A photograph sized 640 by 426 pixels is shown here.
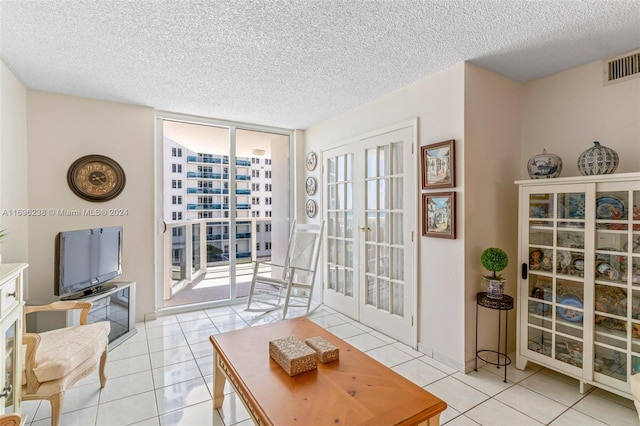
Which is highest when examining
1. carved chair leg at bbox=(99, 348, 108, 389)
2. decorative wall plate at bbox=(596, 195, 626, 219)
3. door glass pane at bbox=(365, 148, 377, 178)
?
door glass pane at bbox=(365, 148, 377, 178)

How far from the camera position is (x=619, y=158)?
229 cm

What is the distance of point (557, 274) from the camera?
2.28 m

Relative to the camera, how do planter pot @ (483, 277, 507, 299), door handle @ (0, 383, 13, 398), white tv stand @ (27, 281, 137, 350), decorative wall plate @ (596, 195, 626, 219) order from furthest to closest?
white tv stand @ (27, 281, 137, 350)
planter pot @ (483, 277, 507, 299)
decorative wall plate @ (596, 195, 626, 219)
door handle @ (0, 383, 13, 398)

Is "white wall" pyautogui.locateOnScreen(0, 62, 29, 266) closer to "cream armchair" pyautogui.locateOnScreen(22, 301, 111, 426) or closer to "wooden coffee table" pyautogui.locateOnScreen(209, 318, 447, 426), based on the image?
"cream armchair" pyautogui.locateOnScreen(22, 301, 111, 426)

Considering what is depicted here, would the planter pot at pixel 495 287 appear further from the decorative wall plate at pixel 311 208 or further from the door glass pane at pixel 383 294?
the decorative wall plate at pixel 311 208

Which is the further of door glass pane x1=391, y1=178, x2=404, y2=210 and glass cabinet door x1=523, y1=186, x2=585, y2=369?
door glass pane x1=391, y1=178, x2=404, y2=210

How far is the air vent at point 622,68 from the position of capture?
2215mm

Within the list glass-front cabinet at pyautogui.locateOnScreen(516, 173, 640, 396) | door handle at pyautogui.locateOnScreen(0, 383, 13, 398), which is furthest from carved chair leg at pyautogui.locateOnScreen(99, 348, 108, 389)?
glass-front cabinet at pyautogui.locateOnScreen(516, 173, 640, 396)

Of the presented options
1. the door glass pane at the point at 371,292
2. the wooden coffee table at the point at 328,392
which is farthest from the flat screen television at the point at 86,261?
the door glass pane at the point at 371,292

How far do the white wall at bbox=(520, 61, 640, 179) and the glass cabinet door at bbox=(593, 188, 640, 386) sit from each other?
1.64ft

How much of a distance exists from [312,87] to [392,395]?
8.57ft

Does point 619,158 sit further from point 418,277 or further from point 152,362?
point 152,362

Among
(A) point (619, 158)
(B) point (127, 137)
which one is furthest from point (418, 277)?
(B) point (127, 137)

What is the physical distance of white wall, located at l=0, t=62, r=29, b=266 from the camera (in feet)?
7.97
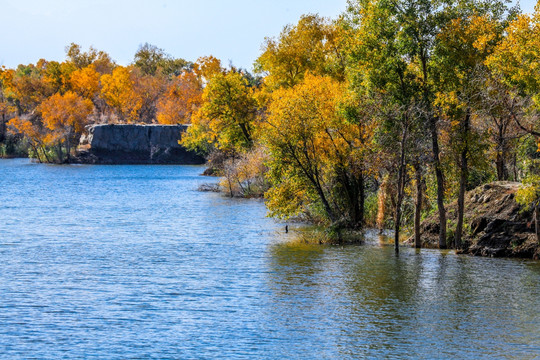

## YOUR OBJECTIVE
Count the lines of the records that contain the string "distance", with uppercase and lowercase treated as different. Reply with the number alone.

## WRITTEN ANSWER
3